To understand what the 2% means, remember that it is a posterior probability of disease: the probability that the person has the disease, given that they tested positive.

This should be compared to the prior probability of disease: the probability we assigned to the person having the disease before we knew anything about test results. That probability was the base rate of 0.001, which is 0.1%.

Knowing that the person tested positive increased this probability by a factor of 20.

2.4.3. Effect of a Low Base Rate#

If 2% still seems small as an answer, look at the table below. It pretends that the population consists of 100,000 people, and displays the counts in the four branches of the tree. You can redo the table with a different population size if you wish, as long as you keep the proportions consistent with the question.

Test Positive

Test Negative

Disease

100

0

No Disease

4,995

94,905

As described in the question, 100 out of the 100,000 people (1/1000) have the disease. All these people test positive. Of the 99,900 people who don’t have the disease, 4,995 (5%) falsely test positive and the rest test negative.

If a randomly picked person has the disease, they are one of the people in the Test Positive column. This column illuminates an aspect of the calculation that must be understood in order to correctly interpret the result.

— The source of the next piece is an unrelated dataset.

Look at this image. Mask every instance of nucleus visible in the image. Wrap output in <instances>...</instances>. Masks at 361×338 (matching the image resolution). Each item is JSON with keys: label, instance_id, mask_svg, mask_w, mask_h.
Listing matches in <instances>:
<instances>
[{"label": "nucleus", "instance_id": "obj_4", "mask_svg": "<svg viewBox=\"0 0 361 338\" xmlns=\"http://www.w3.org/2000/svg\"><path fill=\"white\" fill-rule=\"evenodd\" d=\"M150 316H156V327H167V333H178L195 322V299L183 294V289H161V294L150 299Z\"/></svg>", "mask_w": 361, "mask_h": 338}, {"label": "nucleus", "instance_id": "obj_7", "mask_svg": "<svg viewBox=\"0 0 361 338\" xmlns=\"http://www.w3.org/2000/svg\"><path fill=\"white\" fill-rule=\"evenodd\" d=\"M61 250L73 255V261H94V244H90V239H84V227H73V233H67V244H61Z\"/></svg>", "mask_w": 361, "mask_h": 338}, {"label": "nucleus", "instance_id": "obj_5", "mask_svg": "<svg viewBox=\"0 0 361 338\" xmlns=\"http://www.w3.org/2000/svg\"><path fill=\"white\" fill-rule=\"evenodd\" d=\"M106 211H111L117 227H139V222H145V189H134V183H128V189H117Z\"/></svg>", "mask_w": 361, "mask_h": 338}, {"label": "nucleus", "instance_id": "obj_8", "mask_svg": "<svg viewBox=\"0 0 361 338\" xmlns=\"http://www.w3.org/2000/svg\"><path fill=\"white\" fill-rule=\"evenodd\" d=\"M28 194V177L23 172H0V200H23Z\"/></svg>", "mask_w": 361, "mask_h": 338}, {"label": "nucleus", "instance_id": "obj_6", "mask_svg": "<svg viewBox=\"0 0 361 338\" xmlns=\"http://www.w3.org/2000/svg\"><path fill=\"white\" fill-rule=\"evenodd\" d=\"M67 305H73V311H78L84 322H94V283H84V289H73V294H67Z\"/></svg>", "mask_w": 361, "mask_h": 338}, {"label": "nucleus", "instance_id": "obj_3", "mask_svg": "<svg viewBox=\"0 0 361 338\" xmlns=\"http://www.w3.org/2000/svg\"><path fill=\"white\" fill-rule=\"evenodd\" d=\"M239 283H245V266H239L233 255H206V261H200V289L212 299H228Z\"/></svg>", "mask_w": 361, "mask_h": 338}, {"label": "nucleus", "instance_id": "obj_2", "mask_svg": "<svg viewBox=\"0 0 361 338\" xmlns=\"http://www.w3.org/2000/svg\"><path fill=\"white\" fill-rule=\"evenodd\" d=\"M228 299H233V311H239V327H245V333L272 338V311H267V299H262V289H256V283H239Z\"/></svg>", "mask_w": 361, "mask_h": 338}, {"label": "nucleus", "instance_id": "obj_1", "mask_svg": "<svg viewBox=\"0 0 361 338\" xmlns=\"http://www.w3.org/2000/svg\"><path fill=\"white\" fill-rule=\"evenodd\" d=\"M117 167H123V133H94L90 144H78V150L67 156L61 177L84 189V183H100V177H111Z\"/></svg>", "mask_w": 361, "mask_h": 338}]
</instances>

There are two groups of people who test positive: all those who have the disease, and also 5% of those who don’t have the disease.

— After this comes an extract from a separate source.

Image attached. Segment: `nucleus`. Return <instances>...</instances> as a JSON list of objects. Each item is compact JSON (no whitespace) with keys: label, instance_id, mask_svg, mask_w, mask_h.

The base rate is very small: the disease is rare in the population. So even though everybody with the disease tests positive, their number is small (100) in comparison to the group of people who don’t have the disease and falsely test positive (4,995). So the people who correctly test positive are a small fraction of all the people who test positive.

That is why when we are given that the test result of a randomly chosen person is positive, we conclude that there is a small chance that the person has the disease.

2.4.4. Base Rate Fallacy#

How could 27 out of the 60 Medical School members surveyed end up with an answer of 95% instead? It is because they made a common mistake known as the base rate fallacy. This error consists of simply ignoring the base rate and just focusing on the likelihoods.

Since the test had a 5% false positive rate, 27 people ignored all else and answered 95%, not noticing that they had provided \(P(\text{test negative} \mid \text{no disease})\) when instead the question asked for \(P(\text{disease} \mid \text{test positive})\).

The authors of the survey scathingly concluded that, “… formal decision analysis was almost entirely unknown and even common-sense reasoning about the interpretation of laboratory data was uncommon.”

Ouch. But the Med School members have plenty of company. The base rate fallacy occurs with depressing frequency in medicine, the law, and other fields. For some people who are not trained in data science, it is hard to keep track of several different rates at once and combine them appropriately.

2.4.5. Changing the Base Rate#

The most unsettling aspect of the Bayes’ Rule calculation above is the prior probability of 0.001. It is based on the assumption that the person was picked randomly from the population. But medical tests aren’t given to random members of the public. People get tested when they or their doctors think they might be at risk for the disease. In that case the base rate might not be the right figure to use for the prior probability of disease.

Suppose instead a person thinks that there is a small chance, say 10%, that they have the disease. If this person’s test result comes out positive, how should they update their probability of disease?

Since the test remains the same, all that has to change in the tree diagram is the prior probability of having and not having the disease.

tree with subjective prior

The calculation changes to

\[ P(\text{disease} \mid \text{test positive}) ~ = ~ \frac{0.1 \times 1}{(0.1 \times 1) + (0.9 \times 0.05)} ~ \approx ~ 0.69 \]

The change in the prior probability of disease from 0.1% to 10% has a massive effect on the posterior probability of disease given a positive test result. That is now close to 70%.

The main lesson is that posterior probabilities are affected by the base rate as well as the likelihoods. Ignoring either of these can result in errors of calculation and interpretation.